Optionally: Send the ip ranges of our organisation to the application maintainers.

Responsibility of the data analist/engineer:

  1. Store the token/login in the password manager
  2. Store the userlogin/password in the password manager of the project or team
  3. Store the dump on the objectstore

2. Staging the data

At the city of Amsterdam we work a lot with spatial data. That’s why we use Postgres with the Postgis extention often to combine, enrich and clean spatial data.

To load the data into the database we use python in a Docker container to create a resuable and production viable import for every project.
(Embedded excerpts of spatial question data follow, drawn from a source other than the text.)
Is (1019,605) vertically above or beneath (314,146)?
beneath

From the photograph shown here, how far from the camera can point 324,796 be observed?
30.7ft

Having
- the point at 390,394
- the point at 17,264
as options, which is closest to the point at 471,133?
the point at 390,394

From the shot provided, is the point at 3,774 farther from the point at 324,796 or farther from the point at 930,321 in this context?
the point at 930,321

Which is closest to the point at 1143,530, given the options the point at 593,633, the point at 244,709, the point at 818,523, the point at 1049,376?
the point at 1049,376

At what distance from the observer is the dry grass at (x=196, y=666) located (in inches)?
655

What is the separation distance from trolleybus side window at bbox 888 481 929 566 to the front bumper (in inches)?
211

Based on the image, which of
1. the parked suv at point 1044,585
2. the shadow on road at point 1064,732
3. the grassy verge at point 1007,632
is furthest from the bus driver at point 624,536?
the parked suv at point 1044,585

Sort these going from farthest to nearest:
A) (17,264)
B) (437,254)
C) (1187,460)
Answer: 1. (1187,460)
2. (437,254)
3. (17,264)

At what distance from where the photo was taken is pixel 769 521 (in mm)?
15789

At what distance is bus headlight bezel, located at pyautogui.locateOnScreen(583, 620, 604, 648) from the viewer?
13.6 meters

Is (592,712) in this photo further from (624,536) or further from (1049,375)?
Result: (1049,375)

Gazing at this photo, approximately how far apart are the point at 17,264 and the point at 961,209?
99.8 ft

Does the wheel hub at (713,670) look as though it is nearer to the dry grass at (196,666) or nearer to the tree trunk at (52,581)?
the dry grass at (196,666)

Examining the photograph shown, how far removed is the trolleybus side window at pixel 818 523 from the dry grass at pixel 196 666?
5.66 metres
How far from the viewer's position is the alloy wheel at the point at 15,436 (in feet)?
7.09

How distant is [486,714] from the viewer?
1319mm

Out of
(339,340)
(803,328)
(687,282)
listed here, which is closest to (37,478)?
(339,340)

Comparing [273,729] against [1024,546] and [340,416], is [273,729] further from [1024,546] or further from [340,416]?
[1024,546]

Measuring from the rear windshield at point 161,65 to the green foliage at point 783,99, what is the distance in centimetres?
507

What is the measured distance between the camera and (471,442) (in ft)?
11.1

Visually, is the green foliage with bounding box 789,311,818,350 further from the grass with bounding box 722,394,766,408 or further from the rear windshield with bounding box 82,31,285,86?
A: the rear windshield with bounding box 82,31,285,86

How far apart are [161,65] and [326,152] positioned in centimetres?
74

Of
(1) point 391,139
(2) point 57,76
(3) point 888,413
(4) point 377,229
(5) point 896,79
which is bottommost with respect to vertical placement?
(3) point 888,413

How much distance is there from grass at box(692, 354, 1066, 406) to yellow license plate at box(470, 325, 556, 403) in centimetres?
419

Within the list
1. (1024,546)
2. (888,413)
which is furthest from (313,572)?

A typical flow will look like this:

  1. Setup the credentials as environment variables.
  2. Login to objectstore or api.
  3. Download all records by looping through the API objects, downloading from the objectstore or loading them from a datamart.
  4. Save the files/objects in dataframe or dict and do some preliminary data cleanup.
  5. Set the schema if needed.
  6. Store the dataframe/dict in the postgres database in a schema with the name of the project.
  7. Add additional tables for semantic enrichment, like neighborhood areas or addresses.
  8. Create a view for use for analyis or further usage in Service backends like the Django Rest Framwork or programs like Tableau Desktop.

3. Cleaning the data

Most of the cleaning we do beforehand in pure python or using pandas. It the data is large we use mostly sql scripts in a postgres database and clean it with use of additional datasets like:

  1. Basisregistraties Which are all available as a daily postgres backup or as an API or WFS services.
  2. pdok.nl The Dutch geo data portal, which also has a nice geocoding api
  3. NL_Extract A Dutch initiative which publishes monthly many free available dumps of all Dutch addresses as a postgres dump, but also OSM, BRT and BRK and Top10NL.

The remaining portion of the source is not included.